Euro-Office — Your sovereign office

April 6, 2026
A side view of a professional woman working on a laptop with spreadsheets in a modern office.
Photo by Mikhail Nilov on Pexels

What is Euro-Office?

Euro-Office bills itself as an open, transparent, sovereign solution for collaborative document editing — think spreadsheets, documents, presentations and even PDFs — designed to be embedded into other web products rather than run as a standalone app. It supports DOCX, PPTX, XLSX and ODF formats like ODT/ODS/ODP, and promises real‑time co‑editing plus mobile and desktop clients in progress. The aim is simple: give organizations a self‑hostable, community‑driven alternative to proprietary or opaque office stacks. Who gets to hold your documents matters.
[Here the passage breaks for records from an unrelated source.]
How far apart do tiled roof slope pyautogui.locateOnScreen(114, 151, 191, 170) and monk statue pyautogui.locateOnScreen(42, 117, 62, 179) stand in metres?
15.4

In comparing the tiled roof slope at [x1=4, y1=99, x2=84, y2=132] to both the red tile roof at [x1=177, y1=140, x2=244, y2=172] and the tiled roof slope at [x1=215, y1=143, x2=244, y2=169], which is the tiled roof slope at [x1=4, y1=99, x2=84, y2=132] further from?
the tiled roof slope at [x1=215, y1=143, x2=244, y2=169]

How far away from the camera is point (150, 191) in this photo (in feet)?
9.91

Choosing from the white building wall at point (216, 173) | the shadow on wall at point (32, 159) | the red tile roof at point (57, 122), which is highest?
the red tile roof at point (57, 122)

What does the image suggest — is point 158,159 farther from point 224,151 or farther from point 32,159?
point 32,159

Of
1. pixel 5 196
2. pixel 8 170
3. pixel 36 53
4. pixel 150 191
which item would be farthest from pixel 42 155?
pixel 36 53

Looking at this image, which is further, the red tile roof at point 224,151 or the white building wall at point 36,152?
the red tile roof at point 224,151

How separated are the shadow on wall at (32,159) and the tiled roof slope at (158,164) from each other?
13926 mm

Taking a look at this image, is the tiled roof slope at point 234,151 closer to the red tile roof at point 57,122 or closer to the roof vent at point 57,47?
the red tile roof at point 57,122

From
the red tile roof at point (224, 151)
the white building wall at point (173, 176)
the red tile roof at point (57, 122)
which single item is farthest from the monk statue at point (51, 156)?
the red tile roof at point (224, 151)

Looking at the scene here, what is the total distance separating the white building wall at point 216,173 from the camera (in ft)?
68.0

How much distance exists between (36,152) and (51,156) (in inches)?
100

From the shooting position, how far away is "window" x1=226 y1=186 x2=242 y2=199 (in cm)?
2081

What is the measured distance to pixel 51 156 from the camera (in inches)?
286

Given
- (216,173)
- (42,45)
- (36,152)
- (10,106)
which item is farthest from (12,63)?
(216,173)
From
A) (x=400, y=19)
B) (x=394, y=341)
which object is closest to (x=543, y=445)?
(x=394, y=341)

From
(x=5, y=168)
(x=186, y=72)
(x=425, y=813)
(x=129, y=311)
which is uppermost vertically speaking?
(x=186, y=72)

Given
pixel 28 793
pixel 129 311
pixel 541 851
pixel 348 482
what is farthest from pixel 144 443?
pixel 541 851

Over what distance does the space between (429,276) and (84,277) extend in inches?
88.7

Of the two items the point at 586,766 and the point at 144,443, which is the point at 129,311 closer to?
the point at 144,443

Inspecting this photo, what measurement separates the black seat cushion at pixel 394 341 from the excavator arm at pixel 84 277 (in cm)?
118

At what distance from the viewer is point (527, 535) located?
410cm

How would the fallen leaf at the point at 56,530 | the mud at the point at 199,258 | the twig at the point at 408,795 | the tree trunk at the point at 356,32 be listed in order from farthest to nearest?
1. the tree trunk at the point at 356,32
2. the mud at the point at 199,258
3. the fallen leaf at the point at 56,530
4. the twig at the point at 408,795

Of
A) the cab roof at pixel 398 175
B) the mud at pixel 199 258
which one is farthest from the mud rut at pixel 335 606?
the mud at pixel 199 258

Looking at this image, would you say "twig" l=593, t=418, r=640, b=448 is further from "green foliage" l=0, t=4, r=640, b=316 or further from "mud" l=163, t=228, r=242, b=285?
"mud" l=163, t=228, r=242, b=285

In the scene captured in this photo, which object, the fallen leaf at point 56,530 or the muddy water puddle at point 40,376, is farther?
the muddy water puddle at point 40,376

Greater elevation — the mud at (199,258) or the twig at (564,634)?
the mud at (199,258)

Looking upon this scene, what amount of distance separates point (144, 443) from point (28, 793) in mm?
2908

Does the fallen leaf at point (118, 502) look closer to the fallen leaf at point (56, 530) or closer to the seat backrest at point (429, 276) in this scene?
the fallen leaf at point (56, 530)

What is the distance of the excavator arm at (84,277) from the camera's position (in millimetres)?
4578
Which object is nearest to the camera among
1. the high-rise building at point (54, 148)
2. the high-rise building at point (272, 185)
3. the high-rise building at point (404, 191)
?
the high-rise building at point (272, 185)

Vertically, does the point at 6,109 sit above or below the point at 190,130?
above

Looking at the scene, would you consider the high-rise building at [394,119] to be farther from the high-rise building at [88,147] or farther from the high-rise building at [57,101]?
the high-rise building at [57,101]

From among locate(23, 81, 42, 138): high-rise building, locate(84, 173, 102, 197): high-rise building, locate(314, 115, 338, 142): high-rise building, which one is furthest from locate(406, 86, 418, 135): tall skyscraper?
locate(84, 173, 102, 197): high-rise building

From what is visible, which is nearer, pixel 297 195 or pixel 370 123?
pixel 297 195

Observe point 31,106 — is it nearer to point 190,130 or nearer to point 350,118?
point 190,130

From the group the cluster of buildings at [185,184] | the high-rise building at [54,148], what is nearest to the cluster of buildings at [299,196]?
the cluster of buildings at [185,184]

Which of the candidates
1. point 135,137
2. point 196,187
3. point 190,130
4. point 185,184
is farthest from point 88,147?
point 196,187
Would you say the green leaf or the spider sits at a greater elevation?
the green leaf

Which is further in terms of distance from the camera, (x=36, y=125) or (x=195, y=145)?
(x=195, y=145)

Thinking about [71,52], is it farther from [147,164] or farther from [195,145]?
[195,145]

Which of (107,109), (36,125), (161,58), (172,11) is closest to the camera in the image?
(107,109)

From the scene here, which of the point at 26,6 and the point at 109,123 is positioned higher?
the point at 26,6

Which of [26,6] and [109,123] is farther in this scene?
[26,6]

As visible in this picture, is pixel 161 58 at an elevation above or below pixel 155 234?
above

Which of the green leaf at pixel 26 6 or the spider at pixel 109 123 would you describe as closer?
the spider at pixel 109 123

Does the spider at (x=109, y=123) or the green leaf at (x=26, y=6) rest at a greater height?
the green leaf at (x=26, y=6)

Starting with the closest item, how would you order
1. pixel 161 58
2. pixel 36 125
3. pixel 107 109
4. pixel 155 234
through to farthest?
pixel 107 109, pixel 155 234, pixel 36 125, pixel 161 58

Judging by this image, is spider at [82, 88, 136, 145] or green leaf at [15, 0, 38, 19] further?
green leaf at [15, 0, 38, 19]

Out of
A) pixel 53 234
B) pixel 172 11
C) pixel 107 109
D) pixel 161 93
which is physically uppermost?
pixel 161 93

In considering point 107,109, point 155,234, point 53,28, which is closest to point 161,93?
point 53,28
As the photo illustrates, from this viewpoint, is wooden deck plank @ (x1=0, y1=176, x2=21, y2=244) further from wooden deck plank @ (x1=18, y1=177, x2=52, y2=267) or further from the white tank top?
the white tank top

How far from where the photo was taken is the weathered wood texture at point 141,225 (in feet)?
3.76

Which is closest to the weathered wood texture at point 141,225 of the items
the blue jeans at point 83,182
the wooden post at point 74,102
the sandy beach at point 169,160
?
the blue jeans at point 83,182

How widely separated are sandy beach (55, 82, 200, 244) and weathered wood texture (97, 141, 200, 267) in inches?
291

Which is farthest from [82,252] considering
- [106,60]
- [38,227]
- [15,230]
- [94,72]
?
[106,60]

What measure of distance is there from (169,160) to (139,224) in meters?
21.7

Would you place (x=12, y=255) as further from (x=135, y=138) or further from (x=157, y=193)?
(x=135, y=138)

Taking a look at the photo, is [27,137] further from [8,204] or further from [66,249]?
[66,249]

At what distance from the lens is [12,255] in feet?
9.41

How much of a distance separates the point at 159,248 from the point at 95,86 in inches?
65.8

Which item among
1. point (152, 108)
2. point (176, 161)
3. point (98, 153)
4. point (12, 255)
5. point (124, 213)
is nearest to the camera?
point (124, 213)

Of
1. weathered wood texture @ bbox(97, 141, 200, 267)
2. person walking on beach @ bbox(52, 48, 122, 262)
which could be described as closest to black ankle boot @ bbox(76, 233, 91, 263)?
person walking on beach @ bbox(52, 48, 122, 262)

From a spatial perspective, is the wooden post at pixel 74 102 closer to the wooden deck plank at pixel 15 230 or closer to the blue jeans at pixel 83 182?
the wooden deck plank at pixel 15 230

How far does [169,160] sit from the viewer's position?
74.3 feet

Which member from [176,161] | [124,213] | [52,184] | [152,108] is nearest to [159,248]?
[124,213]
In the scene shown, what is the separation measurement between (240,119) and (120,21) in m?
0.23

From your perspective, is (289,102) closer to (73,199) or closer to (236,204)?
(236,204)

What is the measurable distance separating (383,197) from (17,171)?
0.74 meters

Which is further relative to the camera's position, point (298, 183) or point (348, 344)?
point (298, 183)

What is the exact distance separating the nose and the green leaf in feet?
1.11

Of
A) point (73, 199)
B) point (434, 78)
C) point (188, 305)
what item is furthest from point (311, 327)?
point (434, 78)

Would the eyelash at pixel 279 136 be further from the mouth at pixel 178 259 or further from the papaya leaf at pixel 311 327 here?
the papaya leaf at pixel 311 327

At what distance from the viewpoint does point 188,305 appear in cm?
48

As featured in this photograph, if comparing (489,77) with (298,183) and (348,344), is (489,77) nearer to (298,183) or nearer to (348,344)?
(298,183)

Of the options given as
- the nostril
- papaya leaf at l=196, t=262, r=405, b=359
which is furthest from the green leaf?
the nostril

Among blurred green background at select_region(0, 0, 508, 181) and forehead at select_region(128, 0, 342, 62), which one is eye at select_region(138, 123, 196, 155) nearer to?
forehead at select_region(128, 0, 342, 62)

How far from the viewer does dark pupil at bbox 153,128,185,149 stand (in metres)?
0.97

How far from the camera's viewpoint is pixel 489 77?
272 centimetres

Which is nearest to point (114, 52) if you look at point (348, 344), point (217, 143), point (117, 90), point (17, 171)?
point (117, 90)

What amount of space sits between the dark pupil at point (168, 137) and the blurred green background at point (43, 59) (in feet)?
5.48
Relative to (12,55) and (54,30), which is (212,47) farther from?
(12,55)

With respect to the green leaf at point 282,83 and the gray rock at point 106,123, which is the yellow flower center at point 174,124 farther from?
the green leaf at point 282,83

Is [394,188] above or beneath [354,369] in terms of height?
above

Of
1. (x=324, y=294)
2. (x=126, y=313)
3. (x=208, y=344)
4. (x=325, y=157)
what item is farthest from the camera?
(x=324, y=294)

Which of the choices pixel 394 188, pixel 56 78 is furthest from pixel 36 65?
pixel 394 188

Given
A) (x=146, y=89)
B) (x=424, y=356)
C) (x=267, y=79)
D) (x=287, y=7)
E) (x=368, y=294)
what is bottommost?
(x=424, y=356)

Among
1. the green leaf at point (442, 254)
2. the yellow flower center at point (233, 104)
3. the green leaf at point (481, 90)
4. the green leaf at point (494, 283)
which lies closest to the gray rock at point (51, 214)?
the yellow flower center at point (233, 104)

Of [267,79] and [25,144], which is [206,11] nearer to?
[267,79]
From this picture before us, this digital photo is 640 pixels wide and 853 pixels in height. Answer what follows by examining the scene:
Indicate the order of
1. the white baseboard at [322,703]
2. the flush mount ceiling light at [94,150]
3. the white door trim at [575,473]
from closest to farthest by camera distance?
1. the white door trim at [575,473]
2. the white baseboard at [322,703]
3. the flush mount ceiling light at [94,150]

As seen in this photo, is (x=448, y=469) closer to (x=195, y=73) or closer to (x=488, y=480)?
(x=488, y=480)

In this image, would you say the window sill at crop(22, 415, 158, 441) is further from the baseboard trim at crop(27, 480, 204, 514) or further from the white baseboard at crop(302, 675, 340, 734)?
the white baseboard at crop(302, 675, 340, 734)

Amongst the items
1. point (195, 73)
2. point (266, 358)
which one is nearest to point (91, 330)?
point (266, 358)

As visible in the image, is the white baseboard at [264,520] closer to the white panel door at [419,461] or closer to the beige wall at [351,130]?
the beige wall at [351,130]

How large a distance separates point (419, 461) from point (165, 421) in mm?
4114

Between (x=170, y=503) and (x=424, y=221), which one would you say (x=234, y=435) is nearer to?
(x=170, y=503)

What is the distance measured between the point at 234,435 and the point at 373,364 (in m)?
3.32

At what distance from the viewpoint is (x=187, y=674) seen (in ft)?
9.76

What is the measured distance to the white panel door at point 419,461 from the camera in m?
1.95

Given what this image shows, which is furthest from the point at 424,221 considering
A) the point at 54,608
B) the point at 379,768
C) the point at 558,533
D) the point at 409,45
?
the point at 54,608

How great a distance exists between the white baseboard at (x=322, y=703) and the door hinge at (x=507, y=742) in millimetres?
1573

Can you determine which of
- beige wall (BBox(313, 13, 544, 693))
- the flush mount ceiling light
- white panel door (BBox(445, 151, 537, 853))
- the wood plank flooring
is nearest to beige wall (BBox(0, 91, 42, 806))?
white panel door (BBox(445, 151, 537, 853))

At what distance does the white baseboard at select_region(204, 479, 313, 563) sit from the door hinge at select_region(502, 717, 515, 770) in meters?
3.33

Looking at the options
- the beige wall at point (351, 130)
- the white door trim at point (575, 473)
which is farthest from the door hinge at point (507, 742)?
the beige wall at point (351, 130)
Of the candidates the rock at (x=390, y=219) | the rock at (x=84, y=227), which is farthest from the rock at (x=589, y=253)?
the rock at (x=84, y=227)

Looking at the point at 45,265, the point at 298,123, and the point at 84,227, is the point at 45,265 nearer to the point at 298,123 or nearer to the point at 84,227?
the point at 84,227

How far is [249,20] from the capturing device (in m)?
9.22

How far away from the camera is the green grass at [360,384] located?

Seriously.

Why the fork?

Euro-Office is built on the ONLYOFFICE open‑source (AGPL) codebase, but the project says it “liberates” that code and has forked it to make contribution and review easier. It has been reported that attempts to collaborate upstream were blocked by a lack of pull‑request reviews, unreliable build instructions and the presence of binary or obfuscated blobs. It has also been reported that ONLYOFFICE made controversial product decisions — allegedly closing features in mobile apps and removing admin controls — and that the company’s sizable Russian developer base and limited transparency have heightened trust concerns for some users and customers. Those are serious accusations; Euro‑Office frames the fork as a remedy: cleaner repo, clearer governance, and fewer barriers to contribution.

Governance and community

The project is being developed in public and invites contributions from individuals, companies and public organizations. Current contributors and supporters listed include IONOS, Nextcloud, EuroStack, XWiki, OpenProject, Proton, Soverin, Abilian and BTactic — plus an open invitation: “You?” Governance is being set up with a steering committee in mind, but meanwhile the project says it will follow a “who codes, decides” model and add regular contributors to the GitHub project by consensus. There’s also a Code of Conduct and a call to arms: file issues, send PRs, help run the DocumentServer.

Digital sovereignty has been a hot topic in Europe for years; this is another play in that field. Whether Euro‑Office will become the trusted, transparent alternative its backers promise depends on execution — and on whether the wider community chooses to show up and help shape it. Want in? The repo is public; the conversation has just begun.